I have rediscovered myself. The part of me I lost during my weak moment of social conformity and that makes me smile typing this. The guy that got lost in his own religion. This is my church; this is where I get to celebrate what’s holy. Books are my cathedral and words and ideas, those are my scriptures. I’m rediscovering Thomas Palmer, Jeffery Archer, John Grisham, Mario Puzo and I love what I’m discerning. Worlds beyond what I understand and the life I live. Worlds that I can’t wait to experience. Most people spend their whole life waiting for something that’s gonna change everything. They say the grass is not always greener on the other side so let’s wait, let’s work hard, lets not chase waterfalls, let’s stick to what we used to. Well people are full of shit, a fact I have learned these past weeks. The city awaits me there and it’s only some more months to come.


I’m smiling again because the city awaits me? That’s a line from a song I’ve come to accept as the theme music for my life. ‘Fear’ a song by a band that I can’t get enough of; In-flight safety. For some reason I have connected with these Canadian guys so intensely and immensely that I have literally felt them extend a hand down through the dark pit my addiction has thrown me into and pulled me out. All through vocals that sooth me so gently and so warmly, I’m convinced it was recorded in a placenta. I have listened to surround, out of sight, lucky boy from this same band and I can’t even begin to describe the spiritual transformation I begin to collapse into when honey tasting pond streams through my wire.

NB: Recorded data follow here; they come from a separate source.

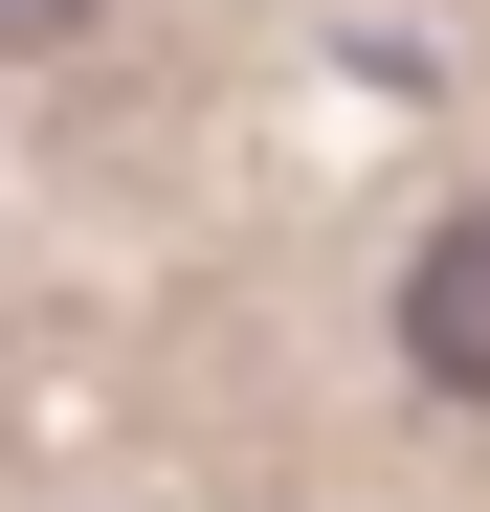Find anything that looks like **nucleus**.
Masks as SVG:
<instances>
[{
	"label": "nucleus",
	"instance_id": "1",
	"mask_svg": "<svg viewBox=\"0 0 490 512\" xmlns=\"http://www.w3.org/2000/svg\"><path fill=\"white\" fill-rule=\"evenodd\" d=\"M401 357H424L446 401H490V201L424 245V268H401Z\"/></svg>",
	"mask_w": 490,
	"mask_h": 512
},
{
	"label": "nucleus",
	"instance_id": "2",
	"mask_svg": "<svg viewBox=\"0 0 490 512\" xmlns=\"http://www.w3.org/2000/svg\"><path fill=\"white\" fill-rule=\"evenodd\" d=\"M67 23H90V0H0V45H67Z\"/></svg>",
	"mask_w": 490,
	"mask_h": 512
}]
</instances>
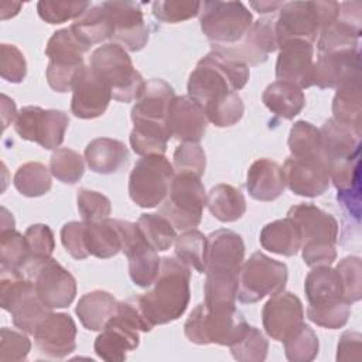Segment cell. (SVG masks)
<instances>
[{"label":"cell","mask_w":362,"mask_h":362,"mask_svg":"<svg viewBox=\"0 0 362 362\" xmlns=\"http://www.w3.org/2000/svg\"><path fill=\"white\" fill-rule=\"evenodd\" d=\"M245 243L239 233L218 229L208 235L204 304L208 308L235 305Z\"/></svg>","instance_id":"6da1fadb"},{"label":"cell","mask_w":362,"mask_h":362,"mask_svg":"<svg viewBox=\"0 0 362 362\" xmlns=\"http://www.w3.org/2000/svg\"><path fill=\"white\" fill-rule=\"evenodd\" d=\"M249 76L247 65L211 51L197 62L189 74L187 92L206 115L243 89Z\"/></svg>","instance_id":"7a4b0ae2"},{"label":"cell","mask_w":362,"mask_h":362,"mask_svg":"<svg viewBox=\"0 0 362 362\" xmlns=\"http://www.w3.org/2000/svg\"><path fill=\"white\" fill-rule=\"evenodd\" d=\"M191 269L177 257H163L151 288L137 296L139 304L153 327L178 320L191 298Z\"/></svg>","instance_id":"3957f363"},{"label":"cell","mask_w":362,"mask_h":362,"mask_svg":"<svg viewBox=\"0 0 362 362\" xmlns=\"http://www.w3.org/2000/svg\"><path fill=\"white\" fill-rule=\"evenodd\" d=\"M301 235V255L308 267L331 266L337 259L338 221L313 204H298L288 209Z\"/></svg>","instance_id":"277c9868"},{"label":"cell","mask_w":362,"mask_h":362,"mask_svg":"<svg viewBox=\"0 0 362 362\" xmlns=\"http://www.w3.org/2000/svg\"><path fill=\"white\" fill-rule=\"evenodd\" d=\"M339 11L338 1H284L276 17L277 45L291 40L313 44Z\"/></svg>","instance_id":"5b68a950"},{"label":"cell","mask_w":362,"mask_h":362,"mask_svg":"<svg viewBox=\"0 0 362 362\" xmlns=\"http://www.w3.org/2000/svg\"><path fill=\"white\" fill-rule=\"evenodd\" d=\"M89 66L110 88L112 98L117 102L136 100L146 86V81L134 68L129 52L116 42L98 47L90 55Z\"/></svg>","instance_id":"8992f818"},{"label":"cell","mask_w":362,"mask_h":362,"mask_svg":"<svg viewBox=\"0 0 362 362\" xmlns=\"http://www.w3.org/2000/svg\"><path fill=\"white\" fill-rule=\"evenodd\" d=\"M249 324L236 305L208 308L198 304L184 324L187 339L197 345H232L246 331Z\"/></svg>","instance_id":"52a82bcc"},{"label":"cell","mask_w":362,"mask_h":362,"mask_svg":"<svg viewBox=\"0 0 362 362\" xmlns=\"http://www.w3.org/2000/svg\"><path fill=\"white\" fill-rule=\"evenodd\" d=\"M0 305L11 314L16 328L34 334L40 322L52 311L38 297L33 280L18 270L1 269Z\"/></svg>","instance_id":"ba28073f"},{"label":"cell","mask_w":362,"mask_h":362,"mask_svg":"<svg viewBox=\"0 0 362 362\" xmlns=\"http://www.w3.org/2000/svg\"><path fill=\"white\" fill-rule=\"evenodd\" d=\"M206 205L205 187L194 173H175L167 198L160 204L158 214L167 218L175 230L195 229Z\"/></svg>","instance_id":"9c48e42d"},{"label":"cell","mask_w":362,"mask_h":362,"mask_svg":"<svg viewBox=\"0 0 362 362\" xmlns=\"http://www.w3.org/2000/svg\"><path fill=\"white\" fill-rule=\"evenodd\" d=\"M86 48L72 33L71 27L55 31L47 42L45 55L48 57V65L45 69V78L49 88L58 93L72 92L76 79L83 71V55Z\"/></svg>","instance_id":"30bf717a"},{"label":"cell","mask_w":362,"mask_h":362,"mask_svg":"<svg viewBox=\"0 0 362 362\" xmlns=\"http://www.w3.org/2000/svg\"><path fill=\"white\" fill-rule=\"evenodd\" d=\"M199 25L211 45L239 42L253 24V16L242 1H201Z\"/></svg>","instance_id":"8fae6325"},{"label":"cell","mask_w":362,"mask_h":362,"mask_svg":"<svg viewBox=\"0 0 362 362\" xmlns=\"http://www.w3.org/2000/svg\"><path fill=\"white\" fill-rule=\"evenodd\" d=\"M175 175L174 165L164 154L143 156L129 175V197L140 208H156L168 195Z\"/></svg>","instance_id":"7c38bea8"},{"label":"cell","mask_w":362,"mask_h":362,"mask_svg":"<svg viewBox=\"0 0 362 362\" xmlns=\"http://www.w3.org/2000/svg\"><path fill=\"white\" fill-rule=\"evenodd\" d=\"M287 279L288 270L283 262L262 252H255L240 266L236 298L245 304L257 303L267 296L283 291Z\"/></svg>","instance_id":"4fadbf2b"},{"label":"cell","mask_w":362,"mask_h":362,"mask_svg":"<svg viewBox=\"0 0 362 362\" xmlns=\"http://www.w3.org/2000/svg\"><path fill=\"white\" fill-rule=\"evenodd\" d=\"M21 273L33 280L41 301L49 308H66L76 296V280L55 259H30Z\"/></svg>","instance_id":"5bb4252c"},{"label":"cell","mask_w":362,"mask_h":362,"mask_svg":"<svg viewBox=\"0 0 362 362\" xmlns=\"http://www.w3.org/2000/svg\"><path fill=\"white\" fill-rule=\"evenodd\" d=\"M69 126V117L64 110L24 106L14 120L16 133L27 141H34L45 150H57Z\"/></svg>","instance_id":"9a60e30c"},{"label":"cell","mask_w":362,"mask_h":362,"mask_svg":"<svg viewBox=\"0 0 362 362\" xmlns=\"http://www.w3.org/2000/svg\"><path fill=\"white\" fill-rule=\"evenodd\" d=\"M122 233V252L129 262V276L133 284L148 288L161 266L158 252L146 240L137 222L117 219Z\"/></svg>","instance_id":"2e32d148"},{"label":"cell","mask_w":362,"mask_h":362,"mask_svg":"<svg viewBox=\"0 0 362 362\" xmlns=\"http://www.w3.org/2000/svg\"><path fill=\"white\" fill-rule=\"evenodd\" d=\"M277 49L276 17L273 16L253 21L245 37L233 45H211V51L247 66H256L266 62L267 55Z\"/></svg>","instance_id":"e0dca14e"},{"label":"cell","mask_w":362,"mask_h":362,"mask_svg":"<svg viewBox=\"0 0 362 362\" xmlns=\"http://www.w3.org/2000/svg\"><path fill=\"white\" fill-rule=\"evenodd\" d=\"M140 328L130 313L117 301L115 315L95 338V354L107 362H122L140 344Z\"/></svg>","instance_id":"ac0fdd59"},{"label":"cell","mask_w":362,"mask_h":362,"mask_svg":"<svg viewBox=\"0 0 362 362\" xmlns=\"http://www.w3.org/2000/svg\"><path fill=\"white\" fill-rule=\"evenodd\" d=\"M281 170L288 189L300 197H320L328 189L331 182V168L321 156H288L284 160Z\"/></svg>","instance_id":"d6986e66"},{"label":"cell","mask_w":362,"mask_h":362,"mask_svg":"<svg viewBox=\"0 0 362 362\" xmlns=\"http://www.w3.org/2000/svg\"><path fill=\"white\" fill-rule=\"evenodd\" d=\"M113 23V42L122 45L127 52L143 49L148 41V27L144 21L139 3L134 1H103Z\"/></svg>","instance_id":"ffe728a7"},{"label":"cell","mask_w":362,"mask_h":362,"mask_svg":"<svg viewBox=\"0 0 362 362\" xmlns=\"http://www.w3.org/2000/svg\"><path fill=\"white\" fill-rule=\"evenodd\" d=\"M76 324L66 313H49L35 328L34 342L48 358L62 359L76 348Z\"/></svg>","instance_id":"44dd1931"},{"label":"cell","mask_w":362,"mask_h":362,"mask_svg":"<svg viewBox=\"0 0 362 362\" xmlns=\"http://www.w3.org/2000/svg\"><path fill=\"white\" fill-rule=\"evenodd\" d=\"M262 322L266 334L272 339L281 342L304 322L301 300L284 290L270 296L262 310Z\"/></svg>","instance_id":"7402d4cb"},{"label":"cell","mask_w":362,"mask_h":362,"mask_svg":"<svg viewBox=\"0 0 362 362\" xmlns=\"http://www.w3.org/2000/svg\"><path fill=\"white\" fill-rule=\"evenodd\" d=\"M165 123L173 139L181 143H199L209 122L204 109L188 95H175L170 100Z\"/></svg>","instance_id":"603a6c76"},{"label":"cell","mask_w":362,"mask_h":362,"mask_svg":"<svg viewBox=\"0 0 362 362\" xmlns=\"http://www.w3.org/2000/svg\"><path fill=\"white\" fill-rule=\"evenodd\" d=\"M112 99L110 88L86 65L72 89L71 112L78 119H95L106 112Z\"/></svg>","instance_id":"cb8c5ba5"},{"label":"cell","mask_w":362,"mask_h":362,"mask_svg":"<svg viewBox=\"0 0 362 362\" xmlns=\"http://www.w3.org/2000/svg\"><path fill=\"white\" fill-rule=\"evenodd\" d=\"M314 48L303 40H291L280 45L276 61L277 81L288 82L300 89L313 86Z\"/></svg>","instance_id":"d4e9b609"},{"label":"cell","mask_w":362,"mask_h":362,"mask_svg":"<svg viewBox=\"0 0 362 362\" xmlns=\"http://www.w3.org/2000/svg\"><path fill=\"white\" fill-rule=\"evenodd\" d=\"M361 74V54L358 51L318 54L313 68V86L320 89L338 88L346 79Z\"/></svg>","instance_id":"484cf974"},{"label":"cell","mask_w":362,"mask_h":362,"mask_svg":"<svg viewBox=\"0 0 362 362\" xmlns=\"http://www.w3.org/2000/svg\"><path fill=\"white\" fill-rule=\"evenodd\" d=\"M320 133L321 157L328 163L329 168L359 154L362 132L331 117L320 127Z\"/></svg>","instance_id":"4316f807"},{"label":"cell","mask_w":362,"mask_h":362,"mask_svg":"<svg viewBox=\"0 0 362 362\" xmlns=\"http://www.w3.org/2000/svg\"><path fill=\"white\" fill-rule=\"evenodd\" d=\"M175 96L174 88L164 79L154 78L146 82L140 96L136 99L130 119L132 122L165 123L170 100Z\"/></svg>","instance_id":"83f0119b"},{"label":"cell","mask_w":362,"mask_h":362,"mask_svg":"<svg viewBox=\"0 0 362 362\" xmlns=\"http://www.w3.org/2000/svg\"><path fill=\"white\" fill-rule=\"evenodd\" d=\"M286 188L281 165L270 158L253 161L246 174V189L249 195L262 202L277 199Z\"/></svg>","instance_id":"f1b7e54d"},{"label":"cell","mask_w":362,"mask_h":362,"mask_svg":"<svg viewBox=\"0 0 362 362\" xmlns=\"http://www.w3.org/2000/svg\"><path fill=\"white\" fill-rule=\"evenodd\" d=\"M83 157L93 173L113 174L127 164L129 148L120 140L98 137L86 144Z\"/></svg>","instance_id":"f546056e"},{"label":"cell","mask_w":362,"mask_h":362,"mask_svg":"<svg viewBox=\"0 0 362 362\" xmlns=\"http://www.w3.org/2000/svg\"><path fill=\"white\" fill-rule=\"evenodd\" d=\"M361 74L346 79L332 99V119L362 132V81Z\"/></svg>","instance_id":"4dcf8cb0"},{"label":"cell","mask_w":362,"mask_h":362,"mask_svg":"<svg viewBox=\"0 0 362 362\" xmlns=\"http://www.w3.org/2000/svg\"><path fill=\"white\" fill-rule=\"evenodd\" d=\"M359 180V154L331 167V181L337 188V198L356 219L361 212Z\"/></svg>","instance_id":"1f68e13d"},{"label":"cell","mask_w":362,"mask_h":362,"mask_svg":"<svg viewBox=\"0 0 362 362\" xmlns=\"http://www.w3.org/2000/svg\"><path fill=\"white\" fill-rule=\"evenodd\" d=\"M304 283L308 305H324L337 301H345L342 281L331 266L311 267ZM348 303V301H346Z\"/></svg>","instance_id":"d6a6232c"},{"label":"cell","mask_w":362,"mask_h":362,"mask_svg":"<svg viewBox=\"0 0 362 362\" xmlns=\"http://www.w3.org/2000/svg\"><path fill=\"white\" fill-rule=\"evenodd\" d=\"M85 245L88 253L98 259L116 256L122 250V233L117 219L105 218L85 222Z\"/></svg>","instance_id":"836d02e7"},{"label":"cell","mask_w":362,"mask_h":362,"mask_svg":"<svg viewBox=\"0 0 362 362\" xmlns=\"http://www.w3.org/2000/svg\"><path fill=\"white\" fill-rule=\"evenodd\" d=\"M262 102L274 116L291 120L304 109L305 95L293 83L274 81L263 90Z\"/></svg>","instance_id":"e575fe53"},{"label":"cell","mask_w":362,"mask_h":362,"mask_svg":"<svg viewBox=\"0 0 362 362\" xmlns=\"http://www.w3.org/2000/svg\"><path fill=\"white\" fill-rule=\"evenodd\" d=\"M117 308V300L105 290H93L83 294L75 313L81 324L89 331H102L106 322L115 315Z\"/></svg>","instance_id":"d590c367"},{"label":"cell","mask_w":362,"mask_h":362,"mask_svg":"<svg viewBox=\"0 0 362 362\" xmlns=\"http://www.w3.org/2000/svg\"><path fill=\"white\" fill-rule=\"evenodd\" d=\"M263 249L281 255L294 256L301 247V235L297 223L288 216L266 223L259 236Z\"/></svg>","instance_id":"8d00e7d4"},{"label":"cell","mask_w":362,"mask_h":362,"mask_svg":"<svg viewBox=\"0 0 362 362\" xmlns=\"http://www.w3.org/2000/svg\"><path fill=\"white\" fill-rule=\"evenodd\" d=\"M76 38L90 49L92 45L113 38V23L107 10L102 4L90 6L83 14L74 20L71 25Z\"/></svg>","instance_id":"74e56055"},{"label":"cell","mask_w":362,"mask_h":362,"mask_svg":"<svg viewBox=\"0 0 362 362\" xmlns=\"http://www.w3.org/2000/svg\"><path fill=\"white\" fill-rule=\"evenodd\" d=\"M211 215L221 222H236L246 212V199L242 191L229 184H216L206 194Z\"/></svg>","instance_id":"f35d334b"},{"label":"cell","mask_w":362,"mask_h":362,"mask_svg":"<svg viewBox=\"0 0 362 362\" xmlns=\"http://www.w3.org/2000/svg\"><path fill=\"white\" fill-rule=\"evenodd\" d=\"M171 134L167 123L134 122L129 136L132 150L139 156L164 154Z\"/></svg>","instance_id":"ab89813d"},{"label":"cell","mask_w":362,"mask_h":362,"mask_svg":"<svg viewBox=\"0 0 362 362\" xmlns=\"http://www.w3.org/2000/svg\"><path fill=\"white\" fill-rule=\"evenodd\" d=\"M206 252H208V236L198 229L184 230L175 238L174 255L189 269L205 274L206 269Z\"/></svg>","instance_id":"60d3db41"},{"label":"cell","mask_w":362,"mask_h":362,"mask_svg":"<svg viewBox=\"0 0 362 362\" xmlns=\"http://www.w3.org/2000/svg\"><path fill=\"white\" fill-rule=\"evenodd\" d=\"M16 189L28 198L42 197L52 187V174L49 168L38 161H28L20 165L13 177Z\"/></svg>","instance_id":"b9f144b4"},{"label":"cell","mask_w":362,"mask_h":362,"mask_svg":"<svg viewBox=\"0 0 362 362\" xmlns=\"http://www.w3.org/2000/svg\"><path fill=\"white\" fill-rule=\"evenodd\" d=\"M137 225L144 235L146 240L157 250H168L177 238V230L171 222L160 215L158 212H146L141 214L137 219Z\"/></svg>","instance_id":"7bdbcfd3"},{"label":"cell","mask_w":362,"mask_h":362,"mask_svg":"<svg viewBox=\"0 0 362 362\" xmlns=\"http://www.w3.org/2000/svg\"><path fill=\"white\" fill-rule=\"evenodd\" d=\"M281 342L284 345V355L290 362H311L318 355V337L304 322Z\"/></svg>","instance_id":"ee69618b"},{"label":"cell","mask_w":362,"mask_h":362,"mask_svg":"<svg viewBox=\"0 0 362 362\" xmlns=\"http://www.w3.org/2000/svg\"><path fill=\"white\" fill-rule=\"evenodd\" d=\"M30 247L24 235L14 228L0 229V264L1 269L18 270L30 259Z\"/></svg>","instance_id":"f6af8a7d"},{"label":"cell","mask_w":362,"mask_h":362,"mask_svg":"<svg viewBox=\"0 0 362 362\" xmlns=\"http://www.w3.org/2000/svg\"><path fill=\"white\" fill-rule=\"evenodd\" d=\"M287 146L294 157H317L321 156V133L320 129L305 120H297L288 133Z\"/></svg>","instance_id":"bcb514c9"},{"label":"cell","mask_w":362,"mask_h":362,"mask_svg":"<svg viewBox=\"0 0 362 362\" xmlns=\"http://www.w3.org/2000/svg\"><path fill=\"white\" fill-rule=\"evenodd\" d=\"M49 171L64 184H76L85 174V157L68 147L57 148L49 158Z\"/></svg>","instance_id":"7dc6e473"},{"label":"cell","mask_w":362,"mask_h":362,"mask_svg":"<svg viewBox=\"0 0 362 362\" xmlns=\"http://www.w3.org/2000/svg\"><path fill=\"white\" fill-rule=\"evenodd\" d=\"M229 348L232 356L239 362H263L267 356L269 341L259 328L249 325Z\"/></svg>","instance_id":"c3c4849f"},{"label":"cell","mask_w":362,"mask_h":362,"mask_svg":"<svg viewBox=\"0 0 362 362\" xmlns=\"http://www.w3.org/2000/svg\"><path fill=\"white\" fill-rule=\"evenodd\" d=\"M90 6V1L40 0L37 3V13L48 24H62L68 20H76Z\"/></svg>","instance_id":"681fc988"},{"label":"cell","mask_w":362,"mask_h":362,"mask_svg":"<svg viewBox=\"0 0 362 362\" xmlns=\"http://www.w3.org/2000/svg\"><path fill=\"white\" fill-rule=\"evenodd\" d=\"M201 1L197 0H158L151 4L153 16L163 23H181L199 14Z\"/></svg>","instance_id":"f907efd6"},{"label":"cell","mask_w":362,"mask_h":362,"mask_svg":"<svg viewBox=\"0 0 362 362\" xmlns=\"http://www.w3.org/2000/svg\"><path fill=\"white\" fill-rule=\"evenodd\" d=\"M351 314V304L346 301H337L324 305H308L307 307V317L311 322L317 324L318 327L328 328V329H338L342 328Z\"/></svg>","instance_id":"816d5d0a"},{"label":"cell","mask_w":362,"mask_h":362,"mask_svg":"<svg viewBox=\"0 0 362 362\" xmlns=\"http://www.w3.org/2000/svg\"><path fill=\"white\" fill-rule=\"evenodd\" d=\"M342 288L344 298L349 304L356 303L362 297V260L359 256H346L337 264Z\"/></svg>","instance_id":"f5cc1de1"},{"label":"cell","mask_w":362,"mask_h":362,"mask_svg":"<svg viewBox=\"0 0 362 362\" xmlns=\"http://www.w3.org/2000/svg\"><path fill=\"white\" fill-rule=\"evenodd\" d=\"M76 205L82 221L93 222L109 218L112 214V202L102 192L79 188L76 192Z\"/></svg>","instance_id":"db71d44e"},{"label":"cell","mask_w":362,"mask_h":362,"mask_svg":"<svg viewBox=\"0 0 362 362\" xmlns=\"http://www.w3.org/2000/svg\"><path fill=\"white\" fill-rule=\"evenodd\" d=\"M31 351V341L27 332L3 327L0 329V361H25Z\"/></svg>","instance_id":"11a10c76"},{"label":"cell","mask_w":362,"mask_h":362,"mask_svg":"<svg viewBox=\"0 0 362 362\" xmlns=\"http://www.w3.org/2000/svg\"><path fill=\"white\" fill-rule=\"evenodd\" d=\"M173 165L175 173L189 171L202 177L206 167V156L199 143H181L173 154Z\"/></svg>","instance_id":"9f6ffc18"},{"label":"cell","mask_w":362,"mask_h":362,"mask_svg":"<svg viewBox=\"0 0 362 362\" xmlns=\"http://www.w3.org/2000/svg\"><path fill=\"white\" fill-rule=\"evenodd\" d=\"M0 75L11 83H20L27 75V62L18 47L3 42L0 45Z\"/></svg>","instance_id":"6f0895ef"},{"label":"cell","mask_w":362,"mask_h":362,"mask_svg":"<svg viewBox=\"0 0 362 362\" xmlns=\"http://www.w3.org/2000/svg\"><path fill=\"white\" fill-rule=\"evenodd\" d=\"M24 236L30 247V259L52 257V252L55 249V239L54 232L48 225L34 223L25 229Z\"/></svg>","instance_id":"680465c9"},{"label":"cell","mask_w":362,"mask_h":362,"mask_svg":"<svg viewBox=\"0 0 362 362\" xmlns=\"http://www.w3.org/2000/svg\"><path fill=\"white\" fill-rule=\"evenodd\" d=\"M61 242L65 250L76 260H83L89 256L85 245V222L71 221L61 228Z\"/></svg>","instance_id":"91938a15"},{"label":"cell","mask_w":362,"mask_h":362,"mask_svg":"<svg viewBox=\"0 0 362 362\" xmlns=\"http://www.w3.org/2000/svg\"><path fill=\"white\" fill-rule=\"evenodd\" d=\"M362 335L355 331H346L341 335L337 348V361H352L361 356Z\"/></svg>","instance_id":"94428289"},{"label":"cell","mask_w":362,"mask_h":362,"mask_svg":"<svg viewBox=\"0 0 362 362\" xmlns=\"http://www.w3.org/2000/svg\"><path fill=\"white\" fill-rule=\"evenodd\" d=\"M17 109L13 99H10L7 95H1V120H3V130L8 127L10 123H13L17 117Z\"/></svg>","instance_id":"6125c7cd"},{"label":"cell","mask_w":362,"mask_h":362,"mask_svg":"<svg viewBox=\"0 0 362 362\" xmlns=\"http://www.w3.org/2000/svg\"><path fill=\"white\" fill-rule=\"evenodd\" d=\"M284 1H252L250 7L255 8L259 14H274L277 13Z\"/></svg>","instance_id":"be15d7a7"}]
</instances>
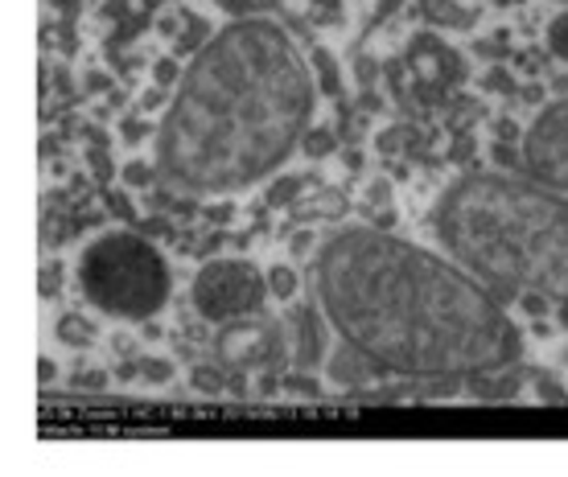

I have been taught a few things and I have been humbled in the process. I have been thinking this is just a stage like most of the others. That after all I was going to go back and I can’t do that. Not because my pride won’t let me go back into rebuilding friendships of Atlantis. No. But because I have had a taste of a controlled life. A life without fear or apologies. A life where I knew what I wanted and who I wanted. A life where I knew how I wanted to spend my day and where I wanted to spend it. A life without regard for external opinions or external emotions and it feels darn good. I can’t change the past and the possible hurt I might have caused some people, I won’t even bother trying. Not because I’m insensitive but because if there’s anything at all I’ve learned recently, it’s that everything happens for a reason. I won’t apologize for having a predilection for good breathing, positive energy and reasonable intelligence. After all I deserve it, we all do and I understand that I am negative energy to some people. Well I’m sorry but do what I’ll do in your place, cut me off and don’t apologize for it. I know I won’t.